_Required action 1:_ According to the article on diabetes-related blindness in Cork, how many people with diabetes was the research based on?
_Required action 2:_ Write a continuation of the article on diabetes-related blindness in Cork, starting after its last sentence.

_Page text:_
Almost 80 people in Cork could go blind within five years because of diabetes — but are completely unaware of the threat they face.
A study to be published today will state that the hidden crisis is occurring due to repeated delays in developing a national diabetes screening service, which has been a key HSE “priority” since 2009.
The research, to be discussed at the Academic University Departments of General Practice in Ireland conference in Dublin, is based on the medical conditions of 1,700 people with diabetes who were treated at 30 GP clinics in Cork and one in Kerry last year.
When this group was examined, doctors found that one out of every 300 will go blind within three to five years — a key sign of long-term diabetes — because their condition has deteriorated to dangerous levels.
Extending this rate to the 518,128 people living in Co Cork and 145,048 in Co Kerry, Dr Diarmuid Quinlan, a Glanmire GP who is involved in the study, said this means that across the two counties almost 80 people with diabetes “are at substantial risk of losing their sight” by 2017.
Dr Quinlan said this is despite the fact that these people are unaware of the life-changing situation they face, and how it can be halted, because of a lack of diabetes screening services.

[Spatial grounding data]

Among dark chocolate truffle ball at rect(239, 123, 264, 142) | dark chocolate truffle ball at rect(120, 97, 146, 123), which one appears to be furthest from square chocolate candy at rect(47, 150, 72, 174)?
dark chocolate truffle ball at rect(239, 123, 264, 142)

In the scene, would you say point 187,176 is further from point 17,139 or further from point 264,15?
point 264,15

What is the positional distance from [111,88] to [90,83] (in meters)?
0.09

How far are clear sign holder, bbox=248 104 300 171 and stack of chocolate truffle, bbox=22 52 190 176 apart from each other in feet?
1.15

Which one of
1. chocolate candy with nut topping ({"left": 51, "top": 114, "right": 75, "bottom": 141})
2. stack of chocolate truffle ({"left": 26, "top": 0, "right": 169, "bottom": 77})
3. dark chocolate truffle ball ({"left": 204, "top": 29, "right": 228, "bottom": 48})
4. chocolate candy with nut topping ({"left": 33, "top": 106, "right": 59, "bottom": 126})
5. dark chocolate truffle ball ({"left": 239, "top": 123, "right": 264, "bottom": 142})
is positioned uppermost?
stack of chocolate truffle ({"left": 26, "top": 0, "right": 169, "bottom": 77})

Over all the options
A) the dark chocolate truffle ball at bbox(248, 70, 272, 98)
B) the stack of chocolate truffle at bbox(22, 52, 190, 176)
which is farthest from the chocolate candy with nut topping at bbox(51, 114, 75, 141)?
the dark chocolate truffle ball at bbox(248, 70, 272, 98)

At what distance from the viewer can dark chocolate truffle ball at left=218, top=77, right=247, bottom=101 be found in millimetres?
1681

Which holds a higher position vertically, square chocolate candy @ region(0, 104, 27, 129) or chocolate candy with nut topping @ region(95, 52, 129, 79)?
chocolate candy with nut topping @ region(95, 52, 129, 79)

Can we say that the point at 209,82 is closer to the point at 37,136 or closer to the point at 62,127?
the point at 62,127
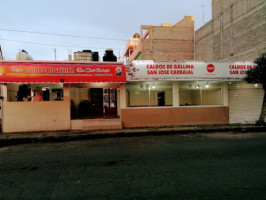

_Written reply 1:_ 1,700 people

_Written reply 2:_
“The key finding is that approximately one in 300 of those with diabetes have proliferative retinopathy [a sight-loss condition which affects the vast majority of people with diabetes for 10 years or more] and are undiagnosed and unaware of this eyesight-threatening condition.
“Given the population in Cork and Kerry, and a prevalence of circa 5% for diabetes, this extrapolates to some 80 people in Cork and Kerry at risk of visual loss,” said Dr Quinlan, who is the HSE South’s clinical lead for diabetes and is on the national diabetes working group.
The study includes patients aged between 19 and 98.
While the majority of people facing a serious risk of blindness within five years were aged over 50 — a situation to be expected as sight loss becomes more likely the longer someone has diabetes — cases of people in their 30s were also recorded.
Despite the fact that the HSE’s national service plans for 2009, 2010, 2011 and 2012 have stated that a national diabetes screening service is a key priority, the system has yet to be put in place.
It is scheduled to be implemented in the final quarter of this year, subject to available funds.